The data sources could be from various data models (including RDF triples): database engines working with triples are now also widespread and booming (sometimes replacing RDBMS and SQL). Could it be possible to include Lua scriptlets in their query languages? For now there's active work using languages like R, Ada, _javascript_ and allowing them to process non-relational data. As well efficient data representation for geography and 3D modelling/simulation and in physics/engineering (fluid mechanics, meteorology...).

Lua is still not efficient enough with only its basic discrete types and "flat" tree-like data structures. OpenCL is a good model we could try to mimic to allow closer integration. Processing sparse data (e.g. from RDF triples or geographic systems) with a convenient and compact data representation may be a research goal.

Next will come the processing of data with estimations or probabilistic data, and fuzzy logic: a single number is not enough, they also need vector formats to be efficiently processed. And a new set of arithmetic or logical operations with their own semantics, still not covered by IEEE 754.

Le dim. 20 oct. 2019 à 16:56, Philippe Verdy <verdy_p@wanadoo.fr> a écrit :
Just look at this interesting list for floatting point formats (intended for data interchange):
https://en.wikipedia.org/wiki/IEEE_754 
This is something you should keep in mind
Also consider the additional formats used in FPUs for x86 and ARM (in discrete instructions)

And vector formats in SSE/AVX and APU/GPU (for OpenCL) as they are now widespread
https://en.wikipedia.org/wiki/OpenCL#Conformant_products 

It would be interesting to have Lua ported to work within an OpenCL engine and then be able to use GPUs and other vector extensions (which are very userful for massive data processing, which for now are still processed in legacy languages like FORTRAN, or proprietary mathematical languages and libraries).

Such work has been done for porting apps written in C, C++, Java, Perl, Python, .Net/CLI... but still not Lua and allow their parallelization. Note that I do not propose here a native parallelization in Lua, something that would be another proposal. ANSI C is just a very limited goal for Lua and it does not ease its safe integration in existing application servers or SQL engines (which could host Lua scriptlets, instead of using only Java or some old specific GL language like PL/SQL), except in specific containers running on separate isolated servers (but with poor/slow interaction, as this also requires them to communicate over some networking API, including REST API with response delays, and this is not acceptable for embedded devices and cause complex security concerns)



Le dim. 20 oct. 2019 à 16:21, bil til <flyer31@googlemail.com> a écrit :
Hi Phillipe,
thank you for your answer.

So you mean IEEE float numbers, you want to have even more there?
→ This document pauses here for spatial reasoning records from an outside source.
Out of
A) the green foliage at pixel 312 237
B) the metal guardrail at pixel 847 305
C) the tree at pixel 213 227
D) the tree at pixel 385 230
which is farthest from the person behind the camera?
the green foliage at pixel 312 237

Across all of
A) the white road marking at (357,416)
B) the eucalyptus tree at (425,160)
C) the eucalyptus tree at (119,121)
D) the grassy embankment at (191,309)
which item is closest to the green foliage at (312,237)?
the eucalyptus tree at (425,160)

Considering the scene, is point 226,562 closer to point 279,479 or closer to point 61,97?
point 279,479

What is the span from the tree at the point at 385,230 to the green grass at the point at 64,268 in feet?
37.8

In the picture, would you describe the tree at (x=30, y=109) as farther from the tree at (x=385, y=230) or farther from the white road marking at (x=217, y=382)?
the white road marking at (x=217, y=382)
So which
ones exactly?

Just please understand that it does not make too much sense to support IEEE
numbers, which are NOT supported by the lua_number type ... and I think it
is wise of lua to concentrate thus on the "ANSI C" types. Just for
reasonable future compatibilty, I would recommend to add "long double /
float128", as this is included already in ANSI C (though of course not yet
available on LUA_32BITS / LUA_64BITS), and a special wish for greedy "small
string optimizers" like for "short packing control applications", I have
this additional wish for "r"="float16" (but you could skip this, I would not
get a nerve attack then ...).

With codec's I assume you mean something like JPEG or even MP3 compression /
decompression ... but this to my opinione really should is FAR behind any
intrinsic support in LUA ... if you want to do this you really need to
define a special "compressstring" function in you private C code ... and you
can do this if you want. JPEG or MP3 compression assumes the bit set of all
pixels of a picture is a giantic vector of 1M, or 10M bits, depending on
your image resolution, and then does some nice linear algebra with this
vector. But this you for sure can NOT do in some small C code ... this would
really be something REALLY big, needing for sure several 10-100kBytes of
code..., this needs to be EXTREMELY speed optimized, if it should run
reasonably fast, in any case I think this usually is also done fairly
platform-DEPENDENT (not independent, as lua...).